S&C Prevails Again for Porsche in Battle With Hedge Funds Photo: Ken Lund The U.S. Court of Appeals for the Second Circuit in Manhattan.

Sullivan & Cromwell’s Robert Giuffra Jr. scored another major victory on Friday in Porsche Automobile Holdings SE’s long, multifront battle with a coalition of disgruntled hedge funds. Echoing a 2012 ruling by a state appeals court, the U.S. Court of Appeals for the Second Circuit agreed with S&C and found that billions of dollars in claims against the German automaker don’t belong in the United States.

In a 51-page opinion, a three-judge Second Circuit panel upheld a ruling that the hedge funds’ claims are barred by the U.S. Supreme Court’s 2010 decision in Morrison v. National Australia Bank. The Second Circuit ruling comes two-and-a-half years after the panel heard oral arguments in the case, and nearly a year and a half after New York’s Appellate Division, First Department, shot down parallel litigation on jurisdictional grounds.

The hedge funds’ claims stem from Porsche’s 2008 announcement that it had gathered a controlling 75 percent stake in German rival Volkswagen AG as part of an ultimately disastrous takeover attempt. That news devastated hedge funds that had taken short positions on VW’s stock price through complex securities-based swap agreements in the U.S. The hedge funds filed suit in January 2010, claiming Porsche made misleading statements about its takeover intentions in order to manipulate VW’s stock price for Porsche’s benefit.

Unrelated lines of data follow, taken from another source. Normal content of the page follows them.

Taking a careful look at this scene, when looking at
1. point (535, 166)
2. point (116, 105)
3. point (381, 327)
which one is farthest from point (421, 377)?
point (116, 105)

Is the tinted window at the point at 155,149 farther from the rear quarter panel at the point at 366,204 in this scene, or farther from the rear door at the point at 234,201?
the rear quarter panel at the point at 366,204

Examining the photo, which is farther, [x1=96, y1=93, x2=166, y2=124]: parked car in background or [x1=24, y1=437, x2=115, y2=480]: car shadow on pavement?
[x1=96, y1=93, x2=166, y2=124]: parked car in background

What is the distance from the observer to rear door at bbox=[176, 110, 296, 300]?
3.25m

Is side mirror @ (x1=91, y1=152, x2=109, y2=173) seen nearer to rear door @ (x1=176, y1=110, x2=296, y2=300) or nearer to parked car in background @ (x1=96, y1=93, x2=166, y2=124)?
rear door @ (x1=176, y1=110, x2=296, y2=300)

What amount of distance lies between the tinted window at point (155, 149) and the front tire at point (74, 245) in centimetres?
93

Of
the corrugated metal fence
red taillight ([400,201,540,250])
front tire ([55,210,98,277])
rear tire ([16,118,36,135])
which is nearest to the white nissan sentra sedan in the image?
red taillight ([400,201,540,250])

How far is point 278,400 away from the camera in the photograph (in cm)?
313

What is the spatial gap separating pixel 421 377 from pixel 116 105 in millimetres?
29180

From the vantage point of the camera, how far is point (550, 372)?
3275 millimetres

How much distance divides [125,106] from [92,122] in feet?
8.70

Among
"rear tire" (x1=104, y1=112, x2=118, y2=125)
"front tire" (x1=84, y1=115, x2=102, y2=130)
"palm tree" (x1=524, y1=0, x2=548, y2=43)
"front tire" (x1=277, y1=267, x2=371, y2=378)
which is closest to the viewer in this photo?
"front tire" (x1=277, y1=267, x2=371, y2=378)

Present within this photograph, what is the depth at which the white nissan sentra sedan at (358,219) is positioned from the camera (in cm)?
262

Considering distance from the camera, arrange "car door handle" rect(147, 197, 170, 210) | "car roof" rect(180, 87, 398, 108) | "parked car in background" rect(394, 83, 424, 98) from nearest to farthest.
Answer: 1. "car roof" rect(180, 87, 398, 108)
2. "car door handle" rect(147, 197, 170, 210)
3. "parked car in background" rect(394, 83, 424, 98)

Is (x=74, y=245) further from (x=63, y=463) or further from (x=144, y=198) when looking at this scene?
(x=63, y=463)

Unfortunately for the plaintiffs, the Supreme Court decided Morrison just six months later, ruling that U.S. securities laws don’t apply extraterritorially. U.S. District Judge Harold Baer Jr. dismissed the Porsche case in December 2010, finding the hedge funds’ claims were foreclosed by Morrison because they involved allegations about a foreign company’s stock traded on a foreign exchange.

Some of the plaintiffs attempted an end-run around Morrison by suing Porsche in New York state court, and their fraud claims initially survived a motion to dismiss. But in December 2012 Sullivan’s Giuffra convinced the First Department that the state court claims were barred on forum non conveniens grounds. (We named Giuffra Litigator of the Week for the appellate win.)

Friday’s Second Circuit ruling affirms Baer’s earlier decision, but the panel chose to apply Morrison differently. The per curium decision by Judges Pierre Leval, Robert Sack, and Peter Hall points out that it’s directed at a very specific set of facts: The swaps in question were executed in the U.S., but they referenced wholly foreign securities. The plaintiffs claimed securities fraud based on allegedly misleading statements by Porsche, a German company, concerning the stock of Volkswagen, another German company, whose stocks both trade on foreign exchanges. Porsche didn’t participate in any of the hedge funds’ swap agreements. The underlying conduct is subject to investigations by German authorities, and, as we previously reported, many of the hedge funds are litigating against Porsche in German courts.

“The relevant actions in this case are so predominantly German as to compel the conclusion that the complaints fail to invoke [the U.S. securities law] in a manner consistent with the presumption against extraterritoriality,” the panel wrote. In a concurring opinion, Judge Leval noted that the judges did not rely on “any single factor or bright-line rule” in coming to their decision. The panel remanded the case to the district court to consider allowing the plaintiffs to file amended complaints in line with the decision.

Giuffra told us Friday that the decision was a big win for Porsche.

“This decision should put an end to all of the U.S. litigation against Porsche,” he said. “Based on the reasoning of this decision, we don’t see how plaintiffs can plead a valid U.S. securities fraud claim.”

Bartlit Beck Herman Palenchar & Scott’s J.B. Heaton III, who argued the case at the Second Circuit on behalf of the hedge funds, didn’t immediately respond to requests for comment. Other plaintiffs firms representing the funds include Quinn Emanuel Urquhart & Sullivan, Kleinberg, Kaplan, Wolff & Cohen, Grant & Eisenhofer and Lowenstein Sandler.

Quinn Emanuel’s Marc Greenwald, who represents hedge funds Parkcentral Global Hub Limited and Seneca Capital LP, said his clients are gratified that the Second Circuit offered them a chance to file an amended complaint. “Our clients will be weighing the facts and considering whether to do so,” he said.

Grant & Eisenhofer’s James Sabella, who represents Black Diamond Offshore Ltd., said his client is considering its next steps.

Lawyers from Skadden, Arps, Slate Meagher, & Flom and Simpson Thacher & Bartlett represented Porsche’s former CEO Wendelin Wiedeking and former vice president of finance Holger Haerter, respectively.